**Activities**
- A) Return the portion of the email-classifier excerpt below starting at "A few things" and ending at "the send layer.".
- B) In the email-classifier excerpt below, how many previous messages should be passed to the draft generator as thread context?

**Excerpt**
:::

The keyword check runs before the API call — cheap, deterministic, and the safest layer in the pipeline.

What the Production Version Needs

A few things this tutorial deliberately skips:

Thread context. A standalone email is easy. A thread with five back-and-forth messages is where it gets fiddly — the draft needs to account for what's already been said. Pass the previous 2–3 messages as context to the draft generator, oldest to newest, and tell the model it's generating a reply within a thread rather than responding to a cold email.

Draft staging, not auto-send. Route drafts to a review folder first. Even a 95% accurate classifier gets 1 in 20 emails wrong, and the wrong draft sent in your name is its own kind of incident. Most teams I've seen review drafts for a few weeks before enabling any automation at the send layer.

Logging. Track classifications, confidence scores, and human overrides. After 500 emails you'll have enough data to see which categories the model consistently misses and whether your keyword overrides are firing too broadly.

Rate limiting. Processing a backlog of 500 emails runs into per-minute token limits. Add a short sleep between calls or route them through a job queue if you're hitting the ceiling.

How Much Should You Trust the Classifier?

The confidence threshold is the part I keep second-guessing. Set it too low and you're routing genuinely ambiguous emails to humans who then resent being handed garbage. Set it too high and the pipeline becomes a review queue that happens to have classification labels attached.

The 0.75 number above is a starting point, not a recommendation. I've seen it hold fine in a 150-email-per-day support queue with clean categories and steady volume. I've also seen it flood a review queue where customers routinely sent three-sentence emails with no clear ask — the model returned 0.65 confidence on basically everything, not because it was uncertain about the category, but because the emails themselves were genuinely unclear.

What I don't have is a rule for distinguishing those two situations before you've run the pipeline for a week. The first 200 classifications tell you more about calibration than any threshold heuristic you can set in advance — and until then, you're mostly guessing.

:::

**Dataset entries**
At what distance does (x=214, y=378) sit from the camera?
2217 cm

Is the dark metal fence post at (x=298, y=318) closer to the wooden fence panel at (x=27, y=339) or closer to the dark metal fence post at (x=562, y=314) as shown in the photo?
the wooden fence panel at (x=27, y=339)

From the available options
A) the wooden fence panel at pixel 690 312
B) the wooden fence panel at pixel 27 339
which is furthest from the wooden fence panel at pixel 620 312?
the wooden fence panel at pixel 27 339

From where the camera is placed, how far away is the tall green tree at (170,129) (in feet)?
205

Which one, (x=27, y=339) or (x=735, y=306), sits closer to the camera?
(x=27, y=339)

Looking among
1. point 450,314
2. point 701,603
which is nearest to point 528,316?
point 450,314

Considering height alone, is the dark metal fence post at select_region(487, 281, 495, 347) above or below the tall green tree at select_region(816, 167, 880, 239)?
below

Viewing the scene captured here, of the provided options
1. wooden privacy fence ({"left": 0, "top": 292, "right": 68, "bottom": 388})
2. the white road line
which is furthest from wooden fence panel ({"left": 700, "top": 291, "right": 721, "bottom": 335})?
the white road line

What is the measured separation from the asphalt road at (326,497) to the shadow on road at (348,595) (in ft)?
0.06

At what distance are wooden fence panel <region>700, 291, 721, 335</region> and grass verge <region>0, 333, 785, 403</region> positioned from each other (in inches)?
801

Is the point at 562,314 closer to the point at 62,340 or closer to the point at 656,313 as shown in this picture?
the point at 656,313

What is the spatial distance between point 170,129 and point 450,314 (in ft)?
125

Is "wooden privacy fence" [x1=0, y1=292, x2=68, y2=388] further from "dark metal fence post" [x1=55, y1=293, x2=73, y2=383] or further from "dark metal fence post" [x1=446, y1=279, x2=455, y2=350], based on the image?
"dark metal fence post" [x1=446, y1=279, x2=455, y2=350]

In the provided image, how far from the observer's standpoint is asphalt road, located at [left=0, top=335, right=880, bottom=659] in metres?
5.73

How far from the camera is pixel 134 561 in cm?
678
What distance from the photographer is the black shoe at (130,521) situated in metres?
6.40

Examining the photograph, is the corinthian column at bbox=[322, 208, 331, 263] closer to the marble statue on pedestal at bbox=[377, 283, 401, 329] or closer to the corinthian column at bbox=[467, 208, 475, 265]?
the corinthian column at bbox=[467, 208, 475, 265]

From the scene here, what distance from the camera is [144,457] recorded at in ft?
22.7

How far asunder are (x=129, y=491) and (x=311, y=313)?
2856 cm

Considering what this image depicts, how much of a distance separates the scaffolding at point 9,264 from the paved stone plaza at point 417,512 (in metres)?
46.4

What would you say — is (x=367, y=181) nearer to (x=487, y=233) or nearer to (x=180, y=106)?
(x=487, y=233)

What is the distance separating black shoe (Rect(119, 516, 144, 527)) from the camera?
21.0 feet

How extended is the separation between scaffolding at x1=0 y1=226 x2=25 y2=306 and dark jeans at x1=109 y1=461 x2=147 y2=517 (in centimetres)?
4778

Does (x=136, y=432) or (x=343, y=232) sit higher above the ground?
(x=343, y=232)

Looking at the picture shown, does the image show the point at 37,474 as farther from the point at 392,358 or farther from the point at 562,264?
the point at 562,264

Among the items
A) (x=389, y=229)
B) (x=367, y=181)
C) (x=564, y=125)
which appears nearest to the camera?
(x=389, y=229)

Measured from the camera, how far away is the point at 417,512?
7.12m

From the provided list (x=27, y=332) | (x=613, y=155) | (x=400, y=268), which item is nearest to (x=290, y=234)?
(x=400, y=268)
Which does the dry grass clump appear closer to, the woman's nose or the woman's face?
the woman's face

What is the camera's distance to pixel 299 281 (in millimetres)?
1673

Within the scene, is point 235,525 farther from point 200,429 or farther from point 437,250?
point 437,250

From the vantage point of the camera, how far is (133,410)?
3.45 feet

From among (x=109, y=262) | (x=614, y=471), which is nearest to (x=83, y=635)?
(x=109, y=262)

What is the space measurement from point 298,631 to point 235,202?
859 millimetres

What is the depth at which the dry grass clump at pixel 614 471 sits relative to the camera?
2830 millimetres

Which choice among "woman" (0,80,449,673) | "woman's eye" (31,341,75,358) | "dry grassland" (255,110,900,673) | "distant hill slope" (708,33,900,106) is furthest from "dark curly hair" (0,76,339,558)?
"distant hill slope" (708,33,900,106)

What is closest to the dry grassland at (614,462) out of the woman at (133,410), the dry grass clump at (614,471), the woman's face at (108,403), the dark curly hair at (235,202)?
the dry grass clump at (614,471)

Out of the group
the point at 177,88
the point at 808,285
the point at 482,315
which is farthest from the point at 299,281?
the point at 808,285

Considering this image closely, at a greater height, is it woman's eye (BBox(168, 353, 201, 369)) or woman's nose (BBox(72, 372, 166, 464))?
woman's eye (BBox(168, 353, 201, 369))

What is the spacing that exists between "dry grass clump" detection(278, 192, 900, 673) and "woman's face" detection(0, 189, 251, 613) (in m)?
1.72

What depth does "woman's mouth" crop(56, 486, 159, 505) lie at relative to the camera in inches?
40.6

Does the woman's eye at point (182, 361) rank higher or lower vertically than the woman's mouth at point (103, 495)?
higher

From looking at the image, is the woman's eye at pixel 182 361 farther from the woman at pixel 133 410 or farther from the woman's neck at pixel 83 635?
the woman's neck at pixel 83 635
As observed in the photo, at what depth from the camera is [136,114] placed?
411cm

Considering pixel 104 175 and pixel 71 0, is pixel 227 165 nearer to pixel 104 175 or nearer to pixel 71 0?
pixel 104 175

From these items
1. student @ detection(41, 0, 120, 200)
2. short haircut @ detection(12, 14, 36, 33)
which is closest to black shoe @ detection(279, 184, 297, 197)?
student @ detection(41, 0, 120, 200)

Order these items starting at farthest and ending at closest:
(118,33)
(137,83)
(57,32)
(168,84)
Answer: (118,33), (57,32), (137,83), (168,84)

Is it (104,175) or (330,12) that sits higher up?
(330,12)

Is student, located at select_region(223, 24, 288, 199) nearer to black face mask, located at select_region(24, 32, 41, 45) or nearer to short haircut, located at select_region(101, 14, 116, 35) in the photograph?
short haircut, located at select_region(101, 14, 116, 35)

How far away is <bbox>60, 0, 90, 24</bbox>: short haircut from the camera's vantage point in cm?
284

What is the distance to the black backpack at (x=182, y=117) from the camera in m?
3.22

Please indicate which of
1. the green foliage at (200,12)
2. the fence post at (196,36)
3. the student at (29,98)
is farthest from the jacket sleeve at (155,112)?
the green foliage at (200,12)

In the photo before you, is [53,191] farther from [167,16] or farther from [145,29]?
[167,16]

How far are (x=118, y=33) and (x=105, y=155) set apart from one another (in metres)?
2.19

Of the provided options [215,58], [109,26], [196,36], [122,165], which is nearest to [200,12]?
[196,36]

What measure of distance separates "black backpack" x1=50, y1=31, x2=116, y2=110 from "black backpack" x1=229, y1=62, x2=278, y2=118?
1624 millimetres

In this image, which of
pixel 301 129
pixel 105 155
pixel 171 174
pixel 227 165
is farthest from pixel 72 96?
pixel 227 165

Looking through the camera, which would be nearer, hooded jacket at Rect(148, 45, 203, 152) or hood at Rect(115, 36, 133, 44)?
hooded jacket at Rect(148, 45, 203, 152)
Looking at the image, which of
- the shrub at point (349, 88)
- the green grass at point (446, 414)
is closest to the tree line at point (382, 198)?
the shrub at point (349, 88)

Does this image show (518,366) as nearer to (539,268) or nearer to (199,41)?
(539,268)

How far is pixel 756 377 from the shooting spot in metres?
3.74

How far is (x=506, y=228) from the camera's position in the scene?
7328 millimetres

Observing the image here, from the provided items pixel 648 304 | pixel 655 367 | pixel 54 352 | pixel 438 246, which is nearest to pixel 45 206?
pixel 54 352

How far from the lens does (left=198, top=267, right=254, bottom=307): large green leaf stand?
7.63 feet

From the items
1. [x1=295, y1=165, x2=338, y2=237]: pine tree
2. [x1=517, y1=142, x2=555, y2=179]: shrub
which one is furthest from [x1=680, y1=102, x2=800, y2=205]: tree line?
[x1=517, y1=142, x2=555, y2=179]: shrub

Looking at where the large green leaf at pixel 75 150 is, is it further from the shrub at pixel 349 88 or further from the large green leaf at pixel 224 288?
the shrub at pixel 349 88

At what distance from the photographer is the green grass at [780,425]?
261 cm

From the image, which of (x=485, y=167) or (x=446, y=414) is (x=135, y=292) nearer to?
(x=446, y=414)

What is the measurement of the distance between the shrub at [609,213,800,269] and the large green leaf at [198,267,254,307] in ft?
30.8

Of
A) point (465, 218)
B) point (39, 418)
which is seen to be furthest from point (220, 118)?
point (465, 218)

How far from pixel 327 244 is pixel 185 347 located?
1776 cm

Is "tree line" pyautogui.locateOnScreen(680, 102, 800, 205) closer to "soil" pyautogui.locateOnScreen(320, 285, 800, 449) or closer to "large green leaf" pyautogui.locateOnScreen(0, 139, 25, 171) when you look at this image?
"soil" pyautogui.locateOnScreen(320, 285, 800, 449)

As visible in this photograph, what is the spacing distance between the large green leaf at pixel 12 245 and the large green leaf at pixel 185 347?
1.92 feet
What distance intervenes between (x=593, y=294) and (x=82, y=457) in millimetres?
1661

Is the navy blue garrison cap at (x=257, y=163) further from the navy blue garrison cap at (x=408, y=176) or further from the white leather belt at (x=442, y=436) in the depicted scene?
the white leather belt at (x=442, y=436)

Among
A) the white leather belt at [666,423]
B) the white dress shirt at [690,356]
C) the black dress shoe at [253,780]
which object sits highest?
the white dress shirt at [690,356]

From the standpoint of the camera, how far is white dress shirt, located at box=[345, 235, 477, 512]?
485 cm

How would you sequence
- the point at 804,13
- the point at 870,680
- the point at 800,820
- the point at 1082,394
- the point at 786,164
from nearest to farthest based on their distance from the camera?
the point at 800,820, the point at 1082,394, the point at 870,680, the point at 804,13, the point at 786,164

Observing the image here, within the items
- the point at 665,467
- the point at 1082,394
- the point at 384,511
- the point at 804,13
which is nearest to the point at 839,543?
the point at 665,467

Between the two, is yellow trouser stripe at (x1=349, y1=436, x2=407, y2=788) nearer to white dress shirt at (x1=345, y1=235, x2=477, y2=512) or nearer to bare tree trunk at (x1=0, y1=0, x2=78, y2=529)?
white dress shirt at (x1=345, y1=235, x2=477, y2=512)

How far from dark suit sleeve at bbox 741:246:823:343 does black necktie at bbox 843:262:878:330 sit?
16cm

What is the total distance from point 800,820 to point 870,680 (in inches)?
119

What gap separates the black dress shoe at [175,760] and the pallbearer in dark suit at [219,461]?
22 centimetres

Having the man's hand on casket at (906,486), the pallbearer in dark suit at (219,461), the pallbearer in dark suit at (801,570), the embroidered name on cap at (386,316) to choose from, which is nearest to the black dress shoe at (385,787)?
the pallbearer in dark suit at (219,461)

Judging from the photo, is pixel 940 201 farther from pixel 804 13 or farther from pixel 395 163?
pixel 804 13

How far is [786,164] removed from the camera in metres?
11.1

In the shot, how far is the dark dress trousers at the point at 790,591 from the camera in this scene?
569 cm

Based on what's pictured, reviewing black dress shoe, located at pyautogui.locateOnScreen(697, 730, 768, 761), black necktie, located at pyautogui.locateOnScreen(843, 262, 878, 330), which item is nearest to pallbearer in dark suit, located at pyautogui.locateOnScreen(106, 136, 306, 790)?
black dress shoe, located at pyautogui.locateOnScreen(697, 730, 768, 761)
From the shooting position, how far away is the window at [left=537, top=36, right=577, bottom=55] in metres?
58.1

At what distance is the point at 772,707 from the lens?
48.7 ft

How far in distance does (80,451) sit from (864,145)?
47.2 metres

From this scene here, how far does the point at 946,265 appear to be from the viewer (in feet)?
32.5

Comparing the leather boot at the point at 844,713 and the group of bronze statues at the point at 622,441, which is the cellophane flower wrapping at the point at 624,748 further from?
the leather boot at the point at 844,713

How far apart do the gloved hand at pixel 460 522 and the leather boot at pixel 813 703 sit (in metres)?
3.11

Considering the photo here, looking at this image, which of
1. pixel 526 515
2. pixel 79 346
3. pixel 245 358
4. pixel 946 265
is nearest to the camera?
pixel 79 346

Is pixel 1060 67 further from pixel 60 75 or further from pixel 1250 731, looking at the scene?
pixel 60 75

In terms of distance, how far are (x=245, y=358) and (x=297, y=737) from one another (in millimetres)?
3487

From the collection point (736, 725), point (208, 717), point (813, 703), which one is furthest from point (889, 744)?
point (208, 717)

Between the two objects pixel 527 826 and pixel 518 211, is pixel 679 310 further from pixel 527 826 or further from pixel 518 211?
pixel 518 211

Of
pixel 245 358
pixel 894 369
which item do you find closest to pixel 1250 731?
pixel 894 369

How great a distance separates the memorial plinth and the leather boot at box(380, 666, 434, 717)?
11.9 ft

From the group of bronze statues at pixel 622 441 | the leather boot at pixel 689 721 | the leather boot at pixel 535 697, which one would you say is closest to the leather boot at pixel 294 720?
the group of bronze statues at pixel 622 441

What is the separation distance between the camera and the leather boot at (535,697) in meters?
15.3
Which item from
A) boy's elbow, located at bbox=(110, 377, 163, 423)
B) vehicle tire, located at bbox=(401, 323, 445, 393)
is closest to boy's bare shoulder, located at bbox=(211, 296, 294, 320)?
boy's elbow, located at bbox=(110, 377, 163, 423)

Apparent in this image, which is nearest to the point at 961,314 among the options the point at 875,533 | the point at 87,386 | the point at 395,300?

:::

**Solved problems**
- A)
A few things this tutorial deliberately skips:

Thread context. A standalone email is easy. A thread with five back-and-forth messages is where it gets fiddly — the draft needs to account for what's already been said. Pass the previous 2–3 messages as context to the draft generator, oldest to newest, and tell the model it's generating a reply within a thread rather than responding to a cold email.

Draft staging, not auto-send. Route drafts to a review folder first. Even a 95% accurate classifier gets 1 in 20 emails wrong, and the wrong draft sent in your name is its own kind of incident. Most teams I've seen review drafts for a few weeks before enabling any automation at the send layer.

- B) The previous 2–3 messages.